Article 6 establishes the territories covered by Article 5. For example, an attack on Hawaii would not be a ‘triggering’ attack for Article 5, but an attack on any other US state would be. It also includes vessels or aircraft of any of the parties, when over or in any of the designated territories of Europe, North America, Turkey, or any island that falls under the jurisdiction of any of the members.
This article established that the treaty ‘does not affect or change any obligations by parties that are members of the UN and that it does not affect the responsibility of the UN Security Council for maintaining international peace.’
The eighth article calls for the parties to ‘declare that none of the international engagements now in force between any of the parties or third states is in conflict with the Treaty and undertakes not to enter into any international engagement in conflict with this Treaty.’
Essentially, the article forbids members from violating the Treaty.
Article 9 establishes a Council, in which all of the members are represented. The Council’s job is to consider the implementation of the Treaty and should set up subsidiary bodies if necessary, especially a defence committee to deal specifically with the implementation of Articles 3 and 5.
Article 10 grants the authority to the North Atlantic Alliance to invite new parties to the Treaty and defines the process of the invitation to join and accession. The article stioulates that new European members can only be invited if there is a unanimous agreement between the parties already in NATO. Only after an agreement can the legal and subsequent proceedings begin.
Article 11 – 14
The last four articles are concerned with ratifications, possibilities of the Treaty’s modification and the storage of original documents.

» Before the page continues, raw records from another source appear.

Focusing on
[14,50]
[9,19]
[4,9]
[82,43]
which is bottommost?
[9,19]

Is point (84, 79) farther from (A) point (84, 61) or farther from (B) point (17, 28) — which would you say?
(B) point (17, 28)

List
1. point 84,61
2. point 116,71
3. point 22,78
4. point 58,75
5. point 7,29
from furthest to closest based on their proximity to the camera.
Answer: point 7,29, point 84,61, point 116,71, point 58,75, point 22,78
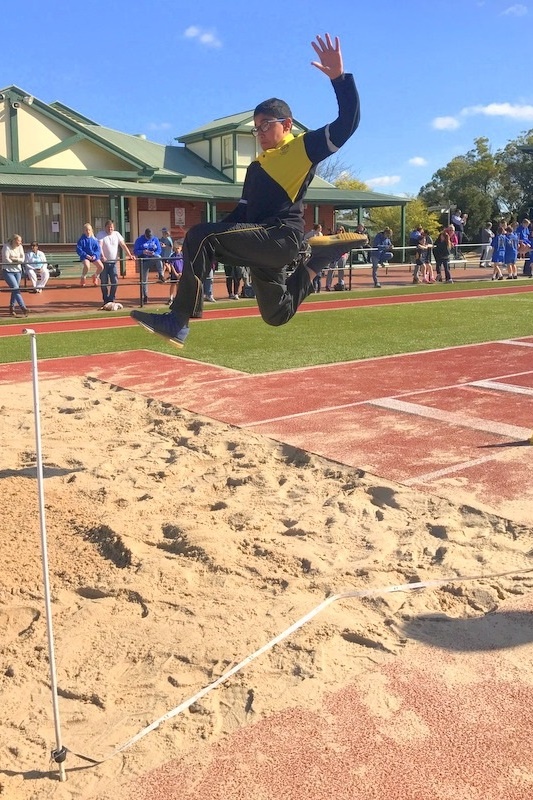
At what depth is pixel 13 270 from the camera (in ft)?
57.3

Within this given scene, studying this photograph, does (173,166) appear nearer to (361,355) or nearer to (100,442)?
(361,355)

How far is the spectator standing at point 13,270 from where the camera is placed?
57.2 ft

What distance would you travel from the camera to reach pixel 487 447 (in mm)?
6508

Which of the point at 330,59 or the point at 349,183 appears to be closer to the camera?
the point at 330,59

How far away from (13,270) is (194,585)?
49.1 ft

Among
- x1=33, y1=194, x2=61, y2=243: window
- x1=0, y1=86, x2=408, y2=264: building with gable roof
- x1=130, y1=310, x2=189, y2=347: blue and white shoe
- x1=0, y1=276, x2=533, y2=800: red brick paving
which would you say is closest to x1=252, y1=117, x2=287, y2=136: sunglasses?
x1=130, y1=310, x2=189, y2=347: blue and white shoe

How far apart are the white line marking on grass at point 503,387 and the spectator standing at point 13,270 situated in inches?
457

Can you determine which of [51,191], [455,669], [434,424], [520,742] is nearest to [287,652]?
[455,669]

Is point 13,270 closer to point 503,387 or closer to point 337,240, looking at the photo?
point 503,387

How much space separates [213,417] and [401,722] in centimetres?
514

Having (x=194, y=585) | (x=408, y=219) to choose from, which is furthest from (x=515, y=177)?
(x=194, y=585)

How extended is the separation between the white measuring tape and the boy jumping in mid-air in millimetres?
2274

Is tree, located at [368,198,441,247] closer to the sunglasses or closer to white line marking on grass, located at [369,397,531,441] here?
white line marking on grass, located at [369,397,531,441]

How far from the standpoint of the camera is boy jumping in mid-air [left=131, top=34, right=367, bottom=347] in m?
4.80
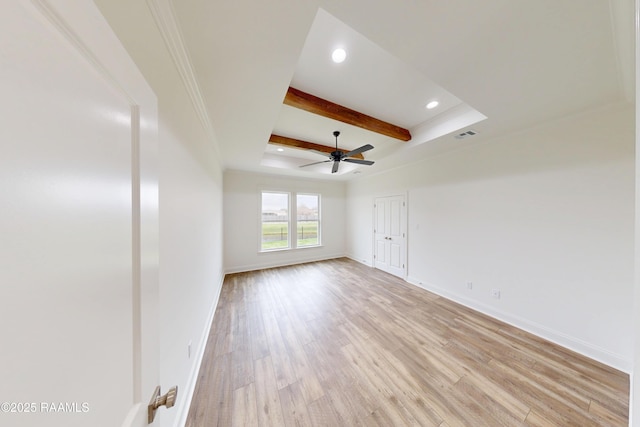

There have been no changes made to the Treaty over the last 60 years.
The Open Door Policy
The policy is a founding principle of NATO and means that any country in the Euro-Atlantic area defined by Article 6 is free to join NATO if it meets the standards of the alliance, contributes to its collective security, and is unanimously accepted by the members.
Hungary joined NATO in 1999 and is on track to meet the 2 per cent rule.
The country that joined most recently is North Macedonia, but Finland and Sweden have also officially applied for membership and their application has already been approved by the legislatures of multiple member states.
Ukraine and NATO
Ukraine expressed the intent to join NATO’s Membership Action Plan in 2008, but talks were frozen following Viktor Yanukovych’s election, who preferred to keep the country out of the alliance. Due to a wave of civil unrest, the president fled to Russia but the new government shared his views about keeping the country non-aligned.
In fact, it was not only Ukrainian leaders who preferred to stay out of NATO, but the public as well. Polls conducted at the time showed that only 28 per cent were in support of accession.
Public support for NATO membership skyrocketed after the events
However, after the Russian invasion of 2014, Kyiv made it a priority to join NATO. Understandably, public support for NATO membership skyrocketed after the events of 2014 and the proportion of those who were in favour of NATO accession rose from 28 to 69 per cent by 2017. These development may have played a part in Russia’s 2022 aggression against Ukraine, which in turn obviously further delayed the accession process.
Considering the current geopolitical instability, it is crucial to understand what the military alliance can and can not do. Perhaps the most important element of the alliance is the ‘An attack on one is an attack on all’ principle, which makes it rather desirable to join. NATO should most definitely use its resources to maintain stability, promote collaboration with member states to preserve peace and provide aid for those who need it, but it should also carefully consider its actions and act only within the framework established by the North Atlantic Treaty.